Spatial data with pictures:

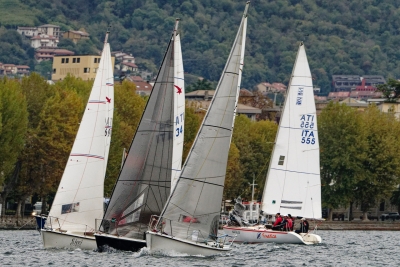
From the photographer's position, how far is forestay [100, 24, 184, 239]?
64562 mm

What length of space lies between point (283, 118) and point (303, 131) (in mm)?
1631

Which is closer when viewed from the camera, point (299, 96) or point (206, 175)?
point (206, 175)

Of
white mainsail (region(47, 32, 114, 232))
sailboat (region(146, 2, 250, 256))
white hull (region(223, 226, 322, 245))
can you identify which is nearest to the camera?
sailboat (region(146, 2, 250, 256))

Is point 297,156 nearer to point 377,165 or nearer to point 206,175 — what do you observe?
point 206,175

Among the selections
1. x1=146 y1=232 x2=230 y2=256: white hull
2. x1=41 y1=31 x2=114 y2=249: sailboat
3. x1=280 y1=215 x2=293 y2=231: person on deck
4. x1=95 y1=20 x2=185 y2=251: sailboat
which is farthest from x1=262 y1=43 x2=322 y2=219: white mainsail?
x1=146 y1=232 x2=230 y2=256: white hull

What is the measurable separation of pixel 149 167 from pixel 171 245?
4.93 meters

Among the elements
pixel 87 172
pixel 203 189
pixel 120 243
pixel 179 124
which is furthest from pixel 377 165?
pixel 203 189

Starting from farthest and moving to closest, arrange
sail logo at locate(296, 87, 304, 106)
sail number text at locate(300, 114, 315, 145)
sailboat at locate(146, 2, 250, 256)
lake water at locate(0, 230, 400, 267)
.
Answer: sail number text at locate(300, 114, 315, 145), sail logo at locate(296, 87, 304, 106), sailboat at locate(146, 2, 250, 256), lake water at locate(0, 230, 400, 267)

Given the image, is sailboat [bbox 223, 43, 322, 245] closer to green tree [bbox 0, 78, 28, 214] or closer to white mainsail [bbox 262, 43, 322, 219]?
white mainsail [bbox 262, 43, 322, 219]

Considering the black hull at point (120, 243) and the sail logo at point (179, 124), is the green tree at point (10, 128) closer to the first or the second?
the sail logo at point (179, 124)

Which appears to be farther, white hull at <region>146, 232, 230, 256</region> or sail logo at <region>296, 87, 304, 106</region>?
sail logo at <region>296, 87, 304, 106</region>

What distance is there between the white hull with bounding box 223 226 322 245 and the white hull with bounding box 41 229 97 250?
1981 cm

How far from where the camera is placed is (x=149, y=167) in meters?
Result: 65.1

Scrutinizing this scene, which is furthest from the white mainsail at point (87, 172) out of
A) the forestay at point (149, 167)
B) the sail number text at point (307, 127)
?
the sail number text at point (307, 127)
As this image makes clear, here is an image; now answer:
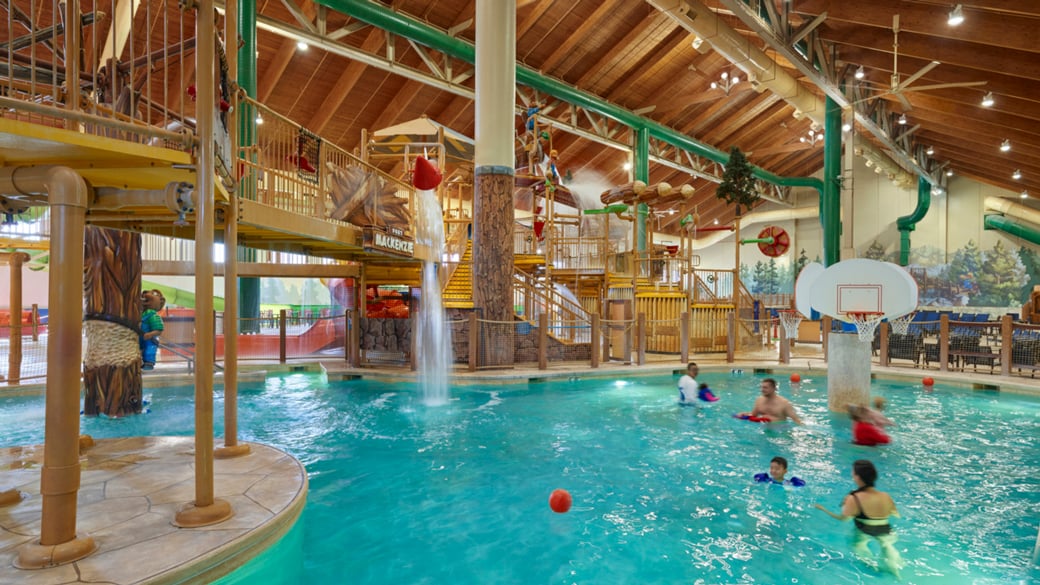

STATED TASK – Report how many lines of the rows contain the string "bbox", with case counting.

FINAL RESULT – 2